Entries on spatial positioning:
__________

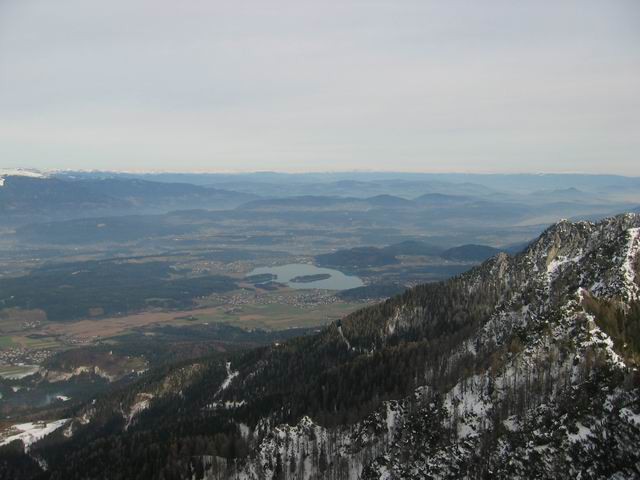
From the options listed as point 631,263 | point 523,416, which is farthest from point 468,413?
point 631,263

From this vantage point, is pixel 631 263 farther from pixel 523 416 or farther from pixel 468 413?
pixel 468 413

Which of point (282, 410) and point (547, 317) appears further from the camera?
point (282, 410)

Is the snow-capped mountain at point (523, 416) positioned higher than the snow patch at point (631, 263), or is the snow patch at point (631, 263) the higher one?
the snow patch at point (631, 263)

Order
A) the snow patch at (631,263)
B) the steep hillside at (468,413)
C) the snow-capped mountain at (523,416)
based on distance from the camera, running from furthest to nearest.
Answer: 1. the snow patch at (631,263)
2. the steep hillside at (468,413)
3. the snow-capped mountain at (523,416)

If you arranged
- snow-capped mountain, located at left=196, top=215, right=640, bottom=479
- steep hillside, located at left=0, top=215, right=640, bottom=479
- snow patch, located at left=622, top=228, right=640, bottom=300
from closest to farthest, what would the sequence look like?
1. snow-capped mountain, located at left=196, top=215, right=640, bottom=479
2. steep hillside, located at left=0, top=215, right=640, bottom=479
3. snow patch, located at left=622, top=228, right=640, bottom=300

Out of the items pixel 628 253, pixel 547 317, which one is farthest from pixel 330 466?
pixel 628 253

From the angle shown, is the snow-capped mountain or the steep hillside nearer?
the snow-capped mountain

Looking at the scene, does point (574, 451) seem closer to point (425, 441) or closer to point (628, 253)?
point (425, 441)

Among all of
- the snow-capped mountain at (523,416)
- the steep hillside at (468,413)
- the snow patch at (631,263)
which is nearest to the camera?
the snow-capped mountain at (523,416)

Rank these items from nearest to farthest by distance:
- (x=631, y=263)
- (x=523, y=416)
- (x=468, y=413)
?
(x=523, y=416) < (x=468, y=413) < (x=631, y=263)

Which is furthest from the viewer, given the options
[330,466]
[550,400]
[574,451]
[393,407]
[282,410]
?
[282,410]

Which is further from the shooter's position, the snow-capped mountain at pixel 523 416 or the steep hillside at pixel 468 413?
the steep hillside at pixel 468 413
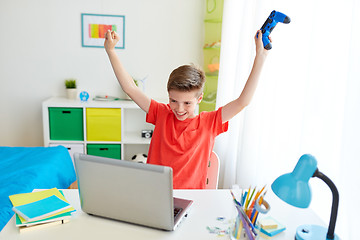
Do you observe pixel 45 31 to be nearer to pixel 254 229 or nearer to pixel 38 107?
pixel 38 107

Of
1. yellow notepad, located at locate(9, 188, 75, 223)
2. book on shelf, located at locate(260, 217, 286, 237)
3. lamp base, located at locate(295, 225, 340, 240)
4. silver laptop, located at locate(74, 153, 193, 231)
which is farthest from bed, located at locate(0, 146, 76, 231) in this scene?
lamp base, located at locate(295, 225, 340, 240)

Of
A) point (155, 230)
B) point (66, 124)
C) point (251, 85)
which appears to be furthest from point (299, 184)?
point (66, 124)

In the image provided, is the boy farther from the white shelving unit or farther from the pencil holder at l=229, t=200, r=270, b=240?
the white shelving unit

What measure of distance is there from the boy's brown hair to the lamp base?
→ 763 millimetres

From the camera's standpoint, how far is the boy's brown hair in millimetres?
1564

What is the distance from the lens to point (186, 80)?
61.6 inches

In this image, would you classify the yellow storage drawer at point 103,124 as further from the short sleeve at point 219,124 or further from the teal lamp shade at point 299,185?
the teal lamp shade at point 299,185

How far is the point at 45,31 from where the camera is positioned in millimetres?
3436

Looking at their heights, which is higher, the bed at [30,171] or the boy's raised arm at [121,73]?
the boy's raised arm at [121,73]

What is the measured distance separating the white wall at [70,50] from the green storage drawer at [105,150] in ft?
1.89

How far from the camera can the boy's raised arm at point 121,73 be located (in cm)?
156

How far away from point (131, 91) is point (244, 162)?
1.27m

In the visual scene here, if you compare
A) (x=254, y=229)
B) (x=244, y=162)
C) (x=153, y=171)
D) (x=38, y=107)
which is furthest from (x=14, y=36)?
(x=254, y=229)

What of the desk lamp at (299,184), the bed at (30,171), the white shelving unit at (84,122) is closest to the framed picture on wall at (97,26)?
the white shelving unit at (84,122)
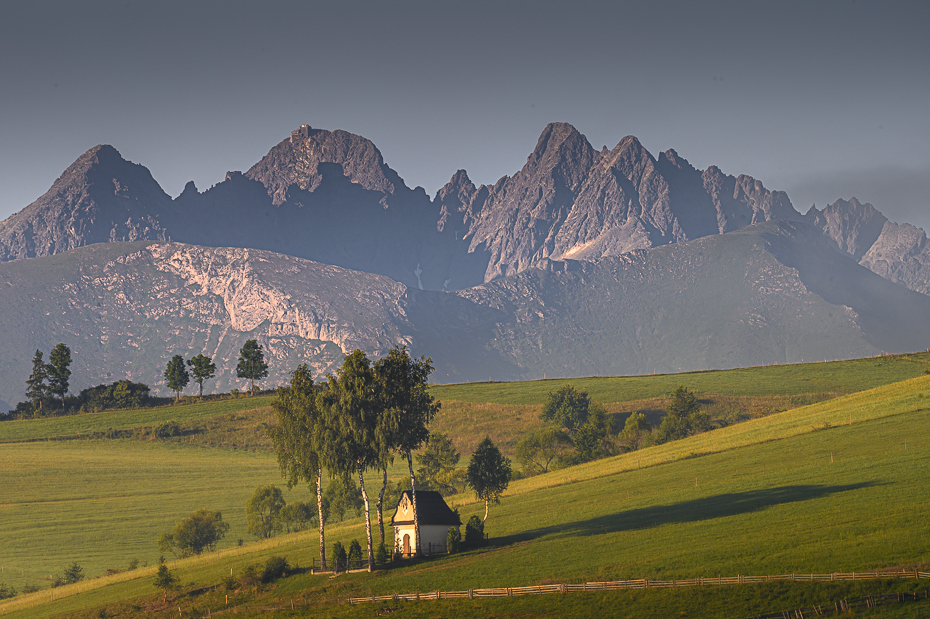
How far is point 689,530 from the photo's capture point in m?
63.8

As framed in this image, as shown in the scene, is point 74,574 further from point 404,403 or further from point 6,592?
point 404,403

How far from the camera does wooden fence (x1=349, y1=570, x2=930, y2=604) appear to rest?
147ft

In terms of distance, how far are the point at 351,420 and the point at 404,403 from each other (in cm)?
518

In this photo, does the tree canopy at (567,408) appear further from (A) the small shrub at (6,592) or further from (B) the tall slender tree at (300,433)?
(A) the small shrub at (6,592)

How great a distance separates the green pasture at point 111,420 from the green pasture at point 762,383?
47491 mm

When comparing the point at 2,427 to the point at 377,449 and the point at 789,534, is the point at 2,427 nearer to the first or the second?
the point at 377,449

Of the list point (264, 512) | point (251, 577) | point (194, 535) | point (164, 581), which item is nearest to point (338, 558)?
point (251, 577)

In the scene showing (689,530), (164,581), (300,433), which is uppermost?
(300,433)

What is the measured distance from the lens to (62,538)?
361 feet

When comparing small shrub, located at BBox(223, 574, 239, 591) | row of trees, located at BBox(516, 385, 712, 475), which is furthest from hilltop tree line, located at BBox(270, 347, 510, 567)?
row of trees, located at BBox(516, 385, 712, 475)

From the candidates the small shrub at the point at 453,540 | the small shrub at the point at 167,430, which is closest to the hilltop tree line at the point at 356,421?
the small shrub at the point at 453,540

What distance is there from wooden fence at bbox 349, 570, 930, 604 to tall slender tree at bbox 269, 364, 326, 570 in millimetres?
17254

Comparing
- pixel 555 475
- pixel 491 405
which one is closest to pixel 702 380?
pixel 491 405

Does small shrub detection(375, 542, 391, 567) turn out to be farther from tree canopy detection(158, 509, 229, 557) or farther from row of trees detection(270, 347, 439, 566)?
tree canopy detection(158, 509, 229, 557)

__________

Only the lines from the one containing "When comparing small" through the end of the material should be reproduced, exactly, with both ends included.

_Written response_
When comparing small shrub, located at BBox(223, 574, 239, 591) | row of trees, located at BBox(516, 385, 712, 475), which is furthest from hilltop tree line, located at BBox(270, 347, 510, 567)?
row of trees, located at BBox(516, 385, 712, 475)

From the candidates the small shrub at the point at 453,540 | the small shrub at the point at 167,430, which is closest to the hilltop tree line at the point at 356,421?
the small shrub at the point at 453,540

What distance is there from wooden fence at bbox 349, 570, 930, 604 to tall slender tree at bbox 269, 364, 326, 570 in millimetres?
17254

Comparing
- pixel 555 475
- pixel 491 405
which one is closest to pixel 702 380?
pixel 491 405

Does small shrub detection(375, 542, 391, 567) turn out to be farther from tree canopy detection(158, 509, 229, 557) or farther from row of trees detection(270, 347, 439, 566)?
tree canopy detection(158, 509, 229, 557)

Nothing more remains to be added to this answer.